Something is in the water this semester: in addition to the steady stream of printer and hard drive issues, there have also been Personal Problems Galore. These PPGs have included no less than 5 family deaths, a few moves, some unexpected babysitting gigs, and of course, Work.
My dear friend Nancy, a professor of Art History at various colleges around the city, has been long after me to toughen up with my students. She flunks hers in rapid fire. While I believe it's my job to hold students accountable for their work, there's inevitably a softer side that comes out; call it my pity chorus. "Sure, you can leave it in my mailbox."
This semester, I can for the first time in almost a decade of teaching, understand how burnout happens. To avoid it, I plan on avoiding my end of semester ritual of chasing students for late work, incomplete forms, and emailing their advisors. That said, I'm open and flexible to the small handful of genuine hard workers who have a lot on their plates. These are the few who communicate closely with me about catching up, and follow through; if you're reading this, you know who you are.
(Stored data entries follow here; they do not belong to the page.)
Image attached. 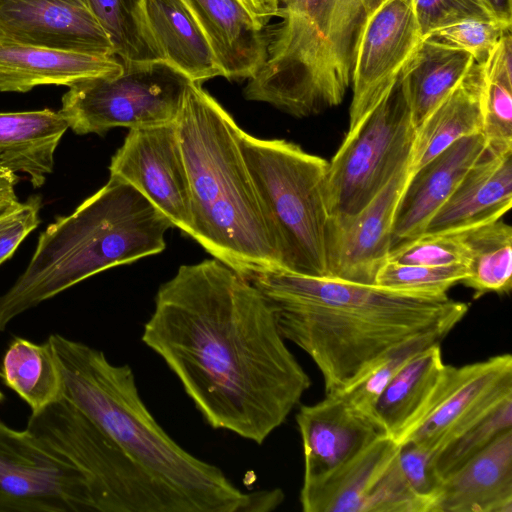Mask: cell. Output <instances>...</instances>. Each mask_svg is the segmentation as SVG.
Wrapping results in <instances>:
<instances>
[{
    "label": "cell",
    "mask_w": 512,
    "mask_h": 512,
    "mask_svg": "<svg viewBox=\"0 0 512 512\" xmlns=\"http://www.w3.org/2000/svg\"><path fill=\"white\" fill-rule=\"evenodd\" d=\"M171 227L140 191L110 176L40 234L25 271L0 296V332L15 317L101 271L161 253Z\"/></svg>",
    "instance_id": "cell-5"
},
{
    "label": "cell",
    "mask_w": 512,
    "mask_h": 512,
    "mask_svg": "<svg viewBox=\"0 0 512 512\" xmlns=\"http://www.w3.org/2000/svg\"><path fill=\"white\" fill-rule=\"evenodd\" d=\"M26 430L84 474L97 512H182L154 477L64 398L32 412Z\"/></svg>",
    "instance_id": "cell-7"
},
{
    "label": "cell",
    "mask_w": 512,
    "mask_h": 512,
    "mask_svg": "<svg viewBox=\"0 0 512 512\" xmlns=\"http://www.w3.org/2000/svg\"><path fill=\"white\" fill-rule=\"evenodd\" d=\"M511 396L510 354L463 366L447 365L437 399L401 444L410 442L438 455L456 437Z\"/></svg>",
    "instance_id": "cell-14"
},
{
    "label": "cell",
    "mask_w": 512,
    "mask_h": 512,
    "mask_svg": "<svg viewBox=\"0 0 512 512\" xmlns=\"http://www.w3.org/2000/svg\"><path fill=\"white\" fill-rule=\"evenodd\" d=\"M142 341L212 428L259 445L311 386L262 293L215 258L180 266L160 286Z\"/></svg>",
    "instance_id": "cell-1"
},
{
    "label": "cell",
    "mask_w": 512,
    "mask_h": 512,
    "mask_svg": "<svg viewBox=\"0 0 512 512\" xmlns=\"http://www.w3.org/2000/svg\"><path fill=\"white\" fill-rule=\"evenodd\" d=\"M401 445L383 434L338 468L303 482L304 512H430L400 468Z\"/></svg>",
    "instance_id": "cell-11"
},
{
    "label": "cell",
    "mask_w": 512,
    "mask_h": 512,
    "mask_svg": "<svg viewBox=\"0 0 512 512\" xmlns=\"http://www.w3.org/2000/svg\"><path fill=\"white\" fill-rule=\"evenodd\" d=\"M237 141L276 249L280 270L326 277L328 161L284 139L240 127Z\"/></svg>",
    "instance_id": "cell-6"
},
{
    "label": "cell",
    "mask_w": 512,
    "mask_h": 512,
    "mask_svg": "<svg viewBox=\"0 0 512 512\" xmlns=\"http://www.w3.org/2000/svg\"><path fill=\"white\" fill-rule=\"evenodd\" d=\"M486 147L482 133L463 137L412 172L396 210L393 246L425 232L431 218Z\"/></svg>",
    "instance_id": "cell-18"
},
{
    "label": "cell",
    "mask_w": 512,
    "mask_h": 512,
    "mask_svg": "<svg viewBox=\"0 0 512 512\" xmlns=\"http://www.w3.org/2000/svg\"><path fill=\"white\" fill-rule=\"evenodd\" d=\"M512 206V150L488 147L467 171L424 233L464 232L501 219Z\"/></svg>",
    "instance_id": "cell-19"
},
{
    "label": "cell",
    "mask_w": 512,
    "mask_h": 512,
    "mask_svg": "<svg viewBox=\"0 0 512 512\" xmlns=\"http://www.w3.org/2000/svg\"><path fill=\"white\" fill-rule=\"evenodd\" d=\"M0 376H1V371H0ZM3 398H4V396H3L2 392L0 391V401H2Z\"/></svg>",
    "instance_id": "cell-44"
},
{
    "label": "cell",
    "mask_w": 512,
    "mask_h": 512,
    "mask_svg": "<svg viewBox=\"0 0 512 512\" xmlns=\"http://www.w3.org/2000/svg\"><path fill=\"white\" fill-rule=\"evenodd\" d=\"M1 377L37 412L62 397L58 363L50 344L15 338L6 350Z\"/></svg>",
    "instance_id": "cell-28"
},
{
    "label": "cell",
    "mask_w": 512,
    "mask_h": 512,
    "mask_svg": "<svg viewBox=\"0 0 512 512\" xmlns=\"http://www.w3.org/2000/svg\"><path fill=\"white\" fill-rule=\"evenodd\" d=\"M434 512H512V429L442 479Z\"/></svg>",
    "instance_id": "cell-20"
},
{
    "label": "cell",
    "mask_w": 512,
    "mask_h": 512,
    "mask_svg": "<svg viewBox=\"0 0 512 512\" xmlns=\"http://www.w3.org/2000/svg\"><path fill=\"white\" fill-rule=\"evenodd\" d=\"M253 17L267 27L270 20L278 17L279 0H239Z\"/></svg>",
    "instance_id": "cell-41"
},
{
    "label": "cell",
    "mask_w": 512,
    "mask_h": 512,
    "mask_svg": "<svg viewBox=\"0 0 512 512\" xmlns=\"http://www.w3.org/2000/svg\"><path fill=\"white\" fill-rule=\"evenodd\" d=\"M120 61V71L77 82L62 96L59 112L74 133L177 121L192 81L165 60Z\"/></svg>",
    "instance_id": "cell-8"
},
{
    "label": "cell",
    "mask_w": 512,
    "mask_h": 512,
    "mask_svg": "<svg viewBox=\"0 0 512 512\" xmlns=\"http://www.w3.org/2000/svg\"><path fill=\"white\" fill-rule=\"evenodd\" d=\"M428 346L430 345L415 344L392 355L355 383L334 395L339 396L351 408L376 422L375 405L386 386L407 361Z\"/></svg>",
    "instance_id": "cell-35"
},
{
    "label": "cell",
    "mask_w": 512,
    "mask_h": 512,
    "mask_svg": "<svg viewBox=\"0 0 512 512\" xmlns=\"http://www.w3.org/2000/svg\"><path fill=\"white\" fill-rule=\"evenodd\" d=\"M469 248L464 232L423 233L392 247L389 261L424 266L466 265Z\"/></svg>",
    "instance_id": "cell-33"
},
{
    "label": "cell",
    "mask_w": 512,
    "mask_h": 512,
    "mask_svg": "<svg viewBox=\"0 0 512 512\" xmlns=\"http://www.w3.org/2000/svg\"><path fill=\"white\" fill-rule=\"evenodd\" d=\"M59 111L0 112V165L26 174L34 188L52 173L57 146L68 129Z\"/></svg>",
    "instance_id": "cell-26"
},
{
    "label": "cell",
    "mask_w": 512,
    "mask_h": 512,
    "mask_svg": "<svg viewBox=\"0 0 512 512\" xmlns=\"http://www.w3.org/2000/svg\"><path fill=\"white\" fill-rule=\"evenodd\" d=\"M110 176L140 191L184 234L192 228L191 192L177 123L129 129Z\"/></svg>",
    "instance_id": "cell-12"
},
{
    "label": "cell",
    "mask_w": 512,
    "mask_h": 512,
    "mask_svg": "<svg viewBox=\"0 0 512 512\" xmlns=\"http://www.w3.org/2000/svg\"><path fill=\"white\" fill-rule=\"evenodd\" d=\"M486 80L474 62L452 91L415 128L409 166L416 171L457 140L482 133Z\"/></svg>",
    "instance_id": "cell-24"
},
{
    "label": "cell",
    "mask_w": 512,
    "mask_h": 512,
    "mask_svg": "<svg viewBox=\"0 0 512 512\" xmlns=\"http://www.w3.org/2000/svg\"><path fill=\"white\" fill-rule=\"evenodd\" d=\"M415 135L399 78L387 96L351 132L328 161L329 218L350 217L364 208L410 159Z\"/></svg>",
    "instance_id": "cell-9"
},
{
    "label": "cell",
    "mask_w": 512,
    "mask_h": 512,
    "mask_svg": "<svg viewBox=\"0 0 512 512\" xmlns=\"http://www.w3.org/2000/svg\"><path fill=\"white\" fill-rule=\"evenodd\" d=\"M76 1H77V2H79L80 4H82V5L86 6V2H85V0H76ZM86 7H87V6H86Z\"/></svg>",
    "instance_id": "cell-43"
},
{
    "label": "cell",
    "mask_w": 512,
    "mask_h": 512,
    "mask_svg": "<svg viewBox=\"0 0 512 512\" xmlns=\"http://www.w3.org/2000/svg\"><path fill=\"white\" fill-rule=\"evenodd\" d=\"M493 16L503 22L512 24V0H482Z\"/></svg>",
    "instance_id": "cell-42"
},
{
    "label": "cell",
    "mask_w": 512,
    "mask_h": 512,
    "mask_svg": "<svg viewBox=\"0 0 512 512\" xmlns=\"http://www.w3.org/2000/svg\"><path fill=\"white\" fill-rule=\"evenodd\" d=\"M468 275L466 265L424 266L387 261L374 284L386 289L430 296H444Z\"/></svg>",
    "instance_id": "cell-31"
},
{
    "label": "cell",
    "mask_w": 512,
    "mask_h": 512,
    "mask_svg": "<svg viewBox=\"0 0 512 512\" xmlns=\"http://www.w3.org/2000/svg\"><path fill=\"white\" fill-rule=\"evenodd\" d=\"M423 40L413 0H382L367 20L358 45L347 132L387 96Z\"/></svg>",
    "instance_id": "cell-13"
},
{
    "label": "cell",
    "mask_w": 512,
    "mask_h": 512,
    "mask_svg": "<svg viewBox=\"0 0 512 512\" xmlns=\"http://www.w3.org/2000/svg\"><path fill=\"white\" fill-rule=\"evenodd\" d=\"M304 455L303 482L311 481L349 461L378 436L379 425L337 395H326L296 414Z\"/></svg>",
    "instance_id": "cell-17"
},
{
    "label": "cell",
    "mask_w": 512,
    "mask_h": 512,
    "mask_svg": "<svg viewBox=\"0 0 512 512\" xmlns=\"http://www.w3.org/2000/svg\"><path fill=\"white\" fill-rule=\"evenodd\" d=\"M474 62L463 50L423 38L399 76L415 128L452 91Z\"/></svg>",
    "instance_id": "cell-27"
},
{
    "label": "cell",
    "mask_w": 512,
    "mask_h": 512,
    "mask_svg": "<svg viewBox=\"0 0 512 512\" xmlns=\"http://www.w3.org/2000/svg\"><path fill=\"white\" fill-rule=\"evenodd\" d=\"M0 512H97L84 474L26 429L0 422Z\"/></svg>",
    "instance_id": "cell-10"
},
{
    "label": "cell",
    "mask_w": 512,
    "mask_h": 512,
    "mask_svg": "<svg viewBox=\"0 0 512 512\" xmlns=\"http://www.w3.org/2000/svg\"><path fill=\"white\" fill-rule=\"evenodd\" d=\"M486 79L501 80L512 84V37L511 29L499 39L485 63Z\"/></svg>",
    "instance_id": "cell-40"
},
{
    "label": "cell",
    "mask_w": 512,
    "mask_h": 512,
    "mask_svg": "<svg viewBox=\"0 0 512 512\" xmlns=\"http://www.w3.org/2000/svg\"><path fill=\"white\" fill-rule=\"evenodd\" d=\"M116 56L18 44L0 39V92H28L42 85L70 87L120 71Z\"/></svg>",
    "instance_id": "cell-21"
},
{
    "label": "cell",
    "mask_w": 512,
    "mask_h": 512,
    "mask_svg": "<svg viewBox=\"0 0 512 512\" xmlns=\"http://www.w3.org/2000/svg\"><path fill=\"white\" fill-rule=\"evenodd\" d=\"M484 125L487 147L496 152L512 150V84L486 79Z\"/></svg>",
    "instance_id": "cell-36"
},
{
    "label": "cell",
    "mask_w": 512,
    "mask_h": 512,
    "mask_svg": "<svg viewBox=\"0 0 512 512\" xmlns=\"http://www.w3.org/2000/svg\"><path fill=\"white\" fill-rule=\"evenodd\" d=\"M62 398L104 431L154 477L182 512H256L259 492L244 493L217 466L184 450L142 401L132 369L60 334L48 337Z\"/></svg>",
    "instance_id": "cell-3"
},
{
    "label": "cell",
    "mask_w": 512,
    "mask_h": 512,
    "mask_svg": "<svg viewBox=\"0 0 512 512\" xmlns=\"http://www.w3.org/2000/svg\"><path fill=\"white\" fill-rule=\"evenodd\" d=\"M446 370L439 343L406 362L375 405L374 417L385 435L399 444L407 438L437 399Z\"/></svg>",
    "instance_id": "cell-23"
},
{
    "label": "cell",
    "mask_w": 512,
    "mask_h": 512,
    "mask_svg": "<svg viewBox=\"0 0 512 512\" xmlns=\"http://www.w3.org/2000/svg\"><path fill=\"white\" fill-rule=\"evenodd\" d=\"M0 39L115 56L104 29L76 0H0Z\"/></svg>",
    "instance_id": "cell-16"
},
{
    "label": "cell",
    "mask_w": 512,
    "mask_h": 512,
    "mask_svg": "<svg viewBox=\"0 0 512 512\" xmlns=\"http://www.w3.org/2000/svg\"><path fill=\"white\" fill-rule=\"evenodd\" d=\"M143 12L163 60L194 83L223 76L205 33L183 0H144Z\"/></svg>",
    "instance_id": "cell-25"
},
{
    "label": "cell",
    "mask_w": 512,
    "mask_h": 512,
    "mask_svg": "<svg viewBox=\"0 0 512 512\" xmlns=\"http://www.w3.org/2000/svg\"><path fill=\"white\" fill-rule=\"evenodd\" d=\"M436 454L416 444H401L398 461L411 489L430 506L434 512L436 497L442 482L436 470Z\"/></svg>",
    "instance_id": "cell-38"
},
{
    "label": "cell",
    "mask_w": 512,
    "mask_h": 512,
    "mask_svg": "<svg viewBox=\"0 0 512 512\" xmlns=\"http://www.w3.org/2000/svg\"><path fill=\"white\" fill-rule=\"evenodd\" d=\"M176 123L191 192L189 236L247 279L280 270L237 141V123L202 84L193 82Z\"/></svg>",
    "instance_id": "cell-4"
},
{
    "label": "cell",
    "mask_w": 512,
    "mask_h": 512,
    "mask_svg": "<svg viewBox=\"0 0 512 512\" xmlns=\"http://www.w3.org/2000/svg\"><path fill=\"white\" fill-rule=\"evenodd\" d=\"M511 24L497 19H466L432 31L427 37L469 53L484 64Z\"/></svg>",
    "instance_id": "cell-34"
},
{
    "label": "cell",
    "mask_w": 512,
    "mask_h": 512,
    "mask_svg": "<svg viewBox=\"0 0 512 512\" xmlns=\"http://www.w3.org/2000/svg\"><path fill=\"white\" fill-rule=\"evenodd\" d=\"M413 3L423 38L462 20L496 19L482 0H413Z\"/></svg>",
    "instance_id": "cell-37"
},
{
    "label": "cell",
    "mask_w": 512,
    "mask_h": 512,
    "mask_svg": "<svg viewBox=\"0 0 512 512\" xmlns=\"http://www.w3.org/2000/svg\"><path fill=\"white\" fill-rule=\"evenodd\" d=\"M41 207V196L33 195L0 214V264L10 258L27 235L39 225Z\"/></svg>",
    "instance_id": "cell-39"
},
{
    "label": "cell",
    "mask_w": 512,
    "mask_h": 512,
    "mask_svg": "<svg viewBox=\"0 0 512 512\" xmlns=\"http://www.w3.org/2000/svg\"><path fill=\"white\" fill-rule=\"evenodd\" d=\"M512 429V396L450 442L436 457L443 479L483 450L500 433Z\"/></svg>",
    "instance_id": "cell-32"
},
{
    "label": "cell",
    "mask_w": 512,
    "mask_h": 512,
    "mask_svg": "<svg viewBox=\"0 0 512 512\" xmlns=\"http://www.w3.org/2000/svg\"><path fill=\"white\" fill-rule=\"evenodd\" d=\"M468 275L461 282L474 298L509 293L512 288V228L501 219L465 231Z\"/></svg>",
    "instance_id": "cell-29"
},
{
    "label": "cell",
    "mask_w": 512,
    "mask_h": 512,
    "mask_svg": "<svg viewBox=\"0 0 512 512\" xmlns=\"http://www.w3.org/2000/svg\"><path fill=\"white\" fill-rule=\"evenodd\" d=\"M205 33L223 77H252L266 57V27L239 0H183Z\"/></svg>",
    "instance_id": "cell-22"
},
{
    "label": "cell",
    "mask_w": 512,
    "mask_h": 512,
    "mask_svg": "<svg viewBox=\"0 0 512 512\" xmlns=\"http://www.w3.org/2000/svg\"><path fill=\"white\" fill-rule=\"evenodd\" d=\"M110 39L114 55L126 61L163 60L149 31L144 0H85Z\"/></svg>",
    "instance_id": "cell-30"
},
{
    "label": "cell",
    "mask_w": 512,
    "mask_h": 512,
    "mask_svg": "<svg viewBox=\"0 0 512 512\" xmlns=\"http://www.w3.org/2000/svg\"><path fill=\"white\" fill-rule=\"evenodd\" d=\"M411 174L408 160L359 212L346 218H329L326 277L374 284L393 247L396 210Z\"/></svg>",
    "instance_id": "cell-15"
},
{
    "label": "cell",
    "mask_w": 512,
    "mask_h": 512,
    "mask_svg": "<svg viewBox=\"0 0 512 512\" xmlns=\"http://www.w3.org/2000/svg\"><path fill=\"white\" fill-rule=\"evenodd\" d=\"M248 280L266 299L283 338L315 363L326 395L339 393L410 346L440 344L469 308L448 295L279 269Z\"/></svg>",
    "instance_id": "cell-2"
}]
</instances>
I'll never forget my own dear Professor Staley, from SUNY Albany, who gave me that much needed extension after a long weekend of waitressing doubles at El Loco. What I remember most about this interaction is that it was rare and terrifying for me to ask him. It didn't resemble the rehearsed mumbles I get daily, the ones that run into one another from class to class, that blend and sound the same in both their laziness and tragedy. When I was paying for my own education, it meant something to me; I held myself accountable for my work and didn't expect professors to do it for me. It was college, after all! Not every chapter of Ulysses got read, but I did my best, read my work over for grammar and spelling before I turned it in, and gave true meaning to the phrase All Nighter. Looking back, the few teachers who taught me the most, and who I still cherish to this day, are the ones who made me work. So step it up.